● **STATED PROBLEM**
Every entry below should be printed exactly, without its images.

--

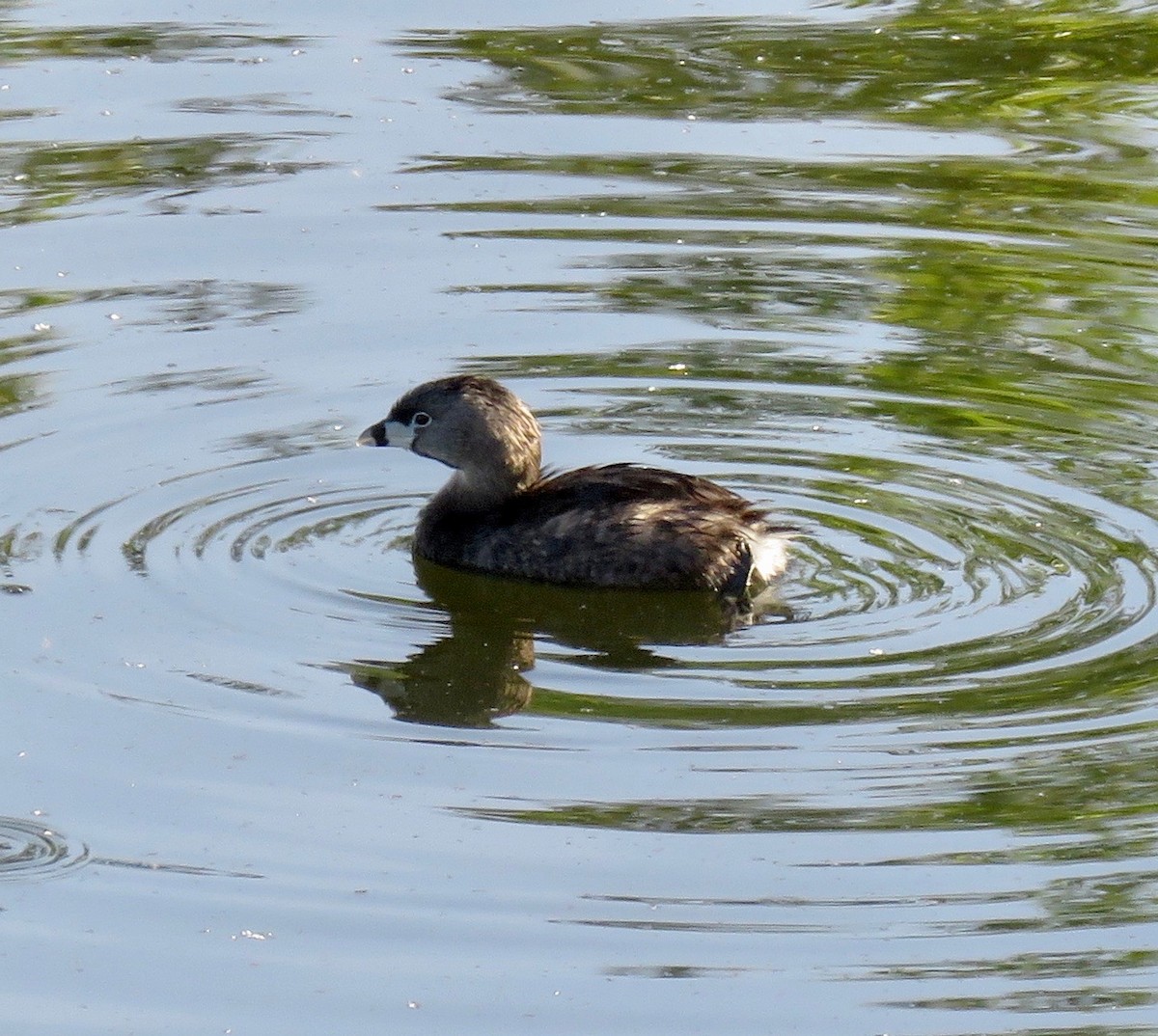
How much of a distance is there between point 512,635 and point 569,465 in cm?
153

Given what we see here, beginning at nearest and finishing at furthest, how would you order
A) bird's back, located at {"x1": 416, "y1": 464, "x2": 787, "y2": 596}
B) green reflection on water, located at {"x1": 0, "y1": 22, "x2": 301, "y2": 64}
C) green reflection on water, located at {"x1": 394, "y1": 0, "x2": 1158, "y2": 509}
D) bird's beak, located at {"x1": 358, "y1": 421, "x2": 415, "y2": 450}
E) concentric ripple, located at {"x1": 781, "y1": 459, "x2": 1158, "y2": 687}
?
concentric ripple, located at {"x1": 781, "y1": 459, "x2": 1158, "y2": 687} < bird's back, located at {"x1": 416, "y1": 464, "x2": 787, "y2": 596} < bird's beak, located at {"x1": 358, "y1": 421, "x2": 415, "y2": 450} < green reflection on water, located at {"x1": 394, "y1": 0, "x2": 1158, "y2": 509} < green reflection on water, located at {"x1": 0, "y1": 22, "x2": 301, "y2": 64}

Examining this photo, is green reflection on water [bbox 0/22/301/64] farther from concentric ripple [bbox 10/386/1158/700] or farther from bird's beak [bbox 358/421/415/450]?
bird's beak [bbox 358/421/415/450]

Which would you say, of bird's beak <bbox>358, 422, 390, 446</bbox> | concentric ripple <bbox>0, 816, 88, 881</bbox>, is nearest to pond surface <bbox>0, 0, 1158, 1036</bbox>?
concentric ripple <bbox>0, 816, 88, 881</bbox>

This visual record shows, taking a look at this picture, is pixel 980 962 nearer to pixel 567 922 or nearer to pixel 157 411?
pixel 567 922

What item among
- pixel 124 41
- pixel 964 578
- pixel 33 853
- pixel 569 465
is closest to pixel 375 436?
pixel 569 465

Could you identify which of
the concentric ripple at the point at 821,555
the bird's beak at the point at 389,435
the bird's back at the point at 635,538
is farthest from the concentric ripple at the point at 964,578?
the bird's beak at the point at 389,435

--

● **RESPONSE TO THIS TASK**
How much of a distance is there between point 512,635 and point 569,465 in cm?
153

Given what we see here, beginning at nearest and finishing at furthest, how would you order
A) bird's back, located at {"x1": 416, "y1": 464, "x2": 787, "y2": 596}
B) green reflection on water, located at {"x1": 0, "y1": 22, "x2": 301, "y2": 64}
C) green reflection on water, located at {"x1": 394, "y1": 0, "x2": 1158, "y2": 509}
D) bird's beak, located at {"x1": 358, "y1": 421, "x2": 415, "y2": 450}
E) concentric ripple, located at {"x1": 781, "y1": 459, "x2": 1158, "y2": 687}
?
concentric ripple, located at {"x1": 781, "y1": 459, "x2": 1158, "y2": 687} < bird's back, located at {"x1": 416, "y1": 464, "x2": 787, "y2": 596} < bird's beak, located at {"x1": 358, "y1": 421, "x2": 415, "y2": 450} < green reflection on water, located at {"x1": 394, "y1": 0, "x2": 1158, "y2": 509} < green reflection on water, located at {"x1": 0, "y1": 22, "x2": 301, "y2": 64}

Examining this photo, is green reflection on water [bbox 0/22/301/64] farther from concentric ripple [bbox 10/386/1158/700] or farther from bird's beak [bbox 358/421/415/450]?
bird's beak [bbox 358/421/415/450]

Which would you say, of bird's beak <bbox>358, 422, 390, 446</bbox> | concentric ripple <bbox>0, 816, 88, 881</bbox>, is nearest to pond surface <bbox>0, 0, 1158, 1036</bbox>?
concentric ripple <bbox>0, 816, 88, 881</bbox>

This visual record shows, taking a look at this picture, is pixel 980 962 nearer to pixel 567 922 or nearer to pixel 157 411?
pixel 567 922

What item among
- pixel 124 41
- pixel 964 578
- pixel 33 853
- pixel 569 465
is closest to pixel 375 436?
pixel 569 465

Could you identify which of
the concentric ripple at the point at 821,555
the bird's beak at the point at 389,435
the bird's back at the point at 635,538
is farthest from the concentric ripple at the point at 964,578?
the bird's beak at the point at 389,435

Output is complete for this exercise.